Deputy Treasury Secretary Wally Adeyemo is raising a red flag and calling on Congress to grant greater authority in the fight against the improper use of digital assets. Recent events, including the bold attack by Hamas on Israel on October 7, have brought the hidden side of crypto financing into sharp focus.
Adeyemo’s message is clear: it’s time for the cryptocurrency world to step up, regulate itself, and protect against the wrongful use of its assets. The stakes are high, and the situation demands our attention.
Adeyemo emphasizes the need for Congress to tackle this pressing issue and shares that discussions are ongoing with members from both the Democratic and Republican parties. He acknowledges the Treasury Department’s identification of international “mixers” (crypto exchanges that offer anonymity) as hotspots for money laundering, particularly in cases involving groups like Hamas and Palestinian Islamic Jihad. Adeyemo insists that we need additional measures, both from the government and the cryptocurrency industry itself.
Read More: National Security In Question: SEC’s Crypto Approach Sparks Concern in Congress
He urges the cryptocurrency industry to take responsibility and engage in self-regulation to prevent the potential misuse of their assets for criminal purposes. Adeyemo assures that the Treasury Department will continue its efforts and work alongside lawmakers to encourage responsible innovation within the cryptocurrency sector.
Over 100 legislators have sought information from the Treasury Department regarding the use of cryptocurrency by terrorist groups and potential legislative actions to address this issue. This inquiry follows reports linking digital assets to the financing of such groups, including Hamas. It’s important to note that while some in the cryptocurrency community believe the role of digital assets in funding terrorist organizations may be exaggerated, others remain deeply concerned.

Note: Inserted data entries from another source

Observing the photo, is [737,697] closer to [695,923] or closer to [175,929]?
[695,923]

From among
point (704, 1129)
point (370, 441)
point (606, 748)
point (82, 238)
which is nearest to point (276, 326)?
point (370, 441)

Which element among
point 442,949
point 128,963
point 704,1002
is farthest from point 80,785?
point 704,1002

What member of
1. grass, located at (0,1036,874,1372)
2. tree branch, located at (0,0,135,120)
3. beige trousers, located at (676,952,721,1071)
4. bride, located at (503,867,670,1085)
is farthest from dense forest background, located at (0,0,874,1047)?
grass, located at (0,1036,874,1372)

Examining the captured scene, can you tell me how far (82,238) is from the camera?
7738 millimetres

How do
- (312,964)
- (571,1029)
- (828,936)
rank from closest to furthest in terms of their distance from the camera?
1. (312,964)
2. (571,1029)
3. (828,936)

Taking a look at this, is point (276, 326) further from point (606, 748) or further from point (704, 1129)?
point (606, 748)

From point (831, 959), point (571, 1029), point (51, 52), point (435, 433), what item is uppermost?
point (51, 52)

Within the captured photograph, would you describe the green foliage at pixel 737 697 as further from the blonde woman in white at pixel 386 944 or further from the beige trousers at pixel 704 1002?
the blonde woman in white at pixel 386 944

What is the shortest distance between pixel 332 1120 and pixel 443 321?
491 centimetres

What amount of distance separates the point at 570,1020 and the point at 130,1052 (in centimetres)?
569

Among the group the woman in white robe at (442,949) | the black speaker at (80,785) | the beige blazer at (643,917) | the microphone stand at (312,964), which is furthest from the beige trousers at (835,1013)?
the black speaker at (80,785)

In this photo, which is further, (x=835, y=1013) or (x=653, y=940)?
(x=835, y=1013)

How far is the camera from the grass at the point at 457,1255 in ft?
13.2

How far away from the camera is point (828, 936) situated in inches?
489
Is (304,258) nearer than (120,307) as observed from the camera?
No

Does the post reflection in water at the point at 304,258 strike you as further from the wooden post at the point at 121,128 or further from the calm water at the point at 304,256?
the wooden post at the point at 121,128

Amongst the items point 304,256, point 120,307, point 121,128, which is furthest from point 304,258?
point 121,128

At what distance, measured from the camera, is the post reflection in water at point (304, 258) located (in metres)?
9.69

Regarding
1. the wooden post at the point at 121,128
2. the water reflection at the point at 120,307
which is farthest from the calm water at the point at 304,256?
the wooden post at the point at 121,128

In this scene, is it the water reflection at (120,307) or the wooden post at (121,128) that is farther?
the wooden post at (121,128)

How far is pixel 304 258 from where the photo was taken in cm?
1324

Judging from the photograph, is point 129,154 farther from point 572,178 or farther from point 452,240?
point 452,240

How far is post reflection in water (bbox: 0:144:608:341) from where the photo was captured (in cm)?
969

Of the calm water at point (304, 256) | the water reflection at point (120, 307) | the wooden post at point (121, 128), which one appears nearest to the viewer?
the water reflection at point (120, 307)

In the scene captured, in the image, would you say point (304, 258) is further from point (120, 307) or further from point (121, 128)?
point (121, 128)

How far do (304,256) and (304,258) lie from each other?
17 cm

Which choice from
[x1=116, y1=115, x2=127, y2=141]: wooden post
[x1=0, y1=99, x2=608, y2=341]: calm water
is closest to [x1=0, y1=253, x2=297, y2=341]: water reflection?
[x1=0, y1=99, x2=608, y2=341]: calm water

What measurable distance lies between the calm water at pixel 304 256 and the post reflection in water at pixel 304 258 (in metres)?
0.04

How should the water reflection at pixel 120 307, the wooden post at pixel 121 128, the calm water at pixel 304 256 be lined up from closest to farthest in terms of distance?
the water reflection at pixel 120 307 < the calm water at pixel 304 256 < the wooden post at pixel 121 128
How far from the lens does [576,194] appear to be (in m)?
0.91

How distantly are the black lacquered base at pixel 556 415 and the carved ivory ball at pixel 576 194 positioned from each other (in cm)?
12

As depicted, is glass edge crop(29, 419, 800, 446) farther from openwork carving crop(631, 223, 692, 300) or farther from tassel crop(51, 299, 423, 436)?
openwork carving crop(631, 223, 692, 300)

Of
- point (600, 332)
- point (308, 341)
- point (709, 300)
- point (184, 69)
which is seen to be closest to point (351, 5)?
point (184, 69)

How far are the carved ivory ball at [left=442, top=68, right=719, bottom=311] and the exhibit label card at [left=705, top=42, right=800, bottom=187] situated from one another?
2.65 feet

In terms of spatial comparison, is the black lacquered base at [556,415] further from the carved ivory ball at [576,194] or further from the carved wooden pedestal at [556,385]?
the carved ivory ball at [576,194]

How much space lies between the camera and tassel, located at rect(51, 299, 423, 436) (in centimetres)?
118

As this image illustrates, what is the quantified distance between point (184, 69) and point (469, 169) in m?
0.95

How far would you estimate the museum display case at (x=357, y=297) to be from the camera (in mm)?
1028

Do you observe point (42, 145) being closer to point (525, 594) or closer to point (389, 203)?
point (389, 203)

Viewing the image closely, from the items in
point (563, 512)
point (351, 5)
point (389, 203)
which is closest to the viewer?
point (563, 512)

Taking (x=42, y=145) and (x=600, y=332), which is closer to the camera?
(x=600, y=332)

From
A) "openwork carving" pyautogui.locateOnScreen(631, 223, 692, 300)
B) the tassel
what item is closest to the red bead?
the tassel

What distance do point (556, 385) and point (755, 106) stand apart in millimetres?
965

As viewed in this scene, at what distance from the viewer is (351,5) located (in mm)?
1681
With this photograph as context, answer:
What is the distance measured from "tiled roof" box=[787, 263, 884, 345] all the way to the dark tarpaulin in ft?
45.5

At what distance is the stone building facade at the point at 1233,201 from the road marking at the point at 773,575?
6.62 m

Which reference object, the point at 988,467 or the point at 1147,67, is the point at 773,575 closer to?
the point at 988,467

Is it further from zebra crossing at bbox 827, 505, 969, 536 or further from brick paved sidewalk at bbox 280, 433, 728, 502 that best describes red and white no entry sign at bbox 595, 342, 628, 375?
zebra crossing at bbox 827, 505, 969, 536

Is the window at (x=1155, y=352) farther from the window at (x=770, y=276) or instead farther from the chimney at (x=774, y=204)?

According to attorney Steven Nerayoff, “This isn’t a war against terrorism; it’s a war against crypto.” Meanwhile, an unexpected 60% of crypto holders do not appear to be concerned about the lack of proper regulations. This absence of oversight has significantly contributed to crypto fraud and cybercrimes. The use of cryptocurrencies in funding illegal activities has risen quickly.
Also Read: Congress and SEC Clash Over Crypto Regulations; Chair Gensler Grilled
In the Senate, Senators Cynthia Lummis and Kirsten Gillibrand have introduced a bipartisan amendment in the NDAA to prevent the wrongful use of crypto assets. This amendment mandates the Treasury to set crypto asset examination standards and conduct a study on mixers and tumblers.
“Now more than ever, we need to ensure crypto assets cannot be used for nefarious purposes by closing the loopholes criminals are eager to exploit. We need to combat the risks posed by unregulated crypto asset exchanges,” said Lummis.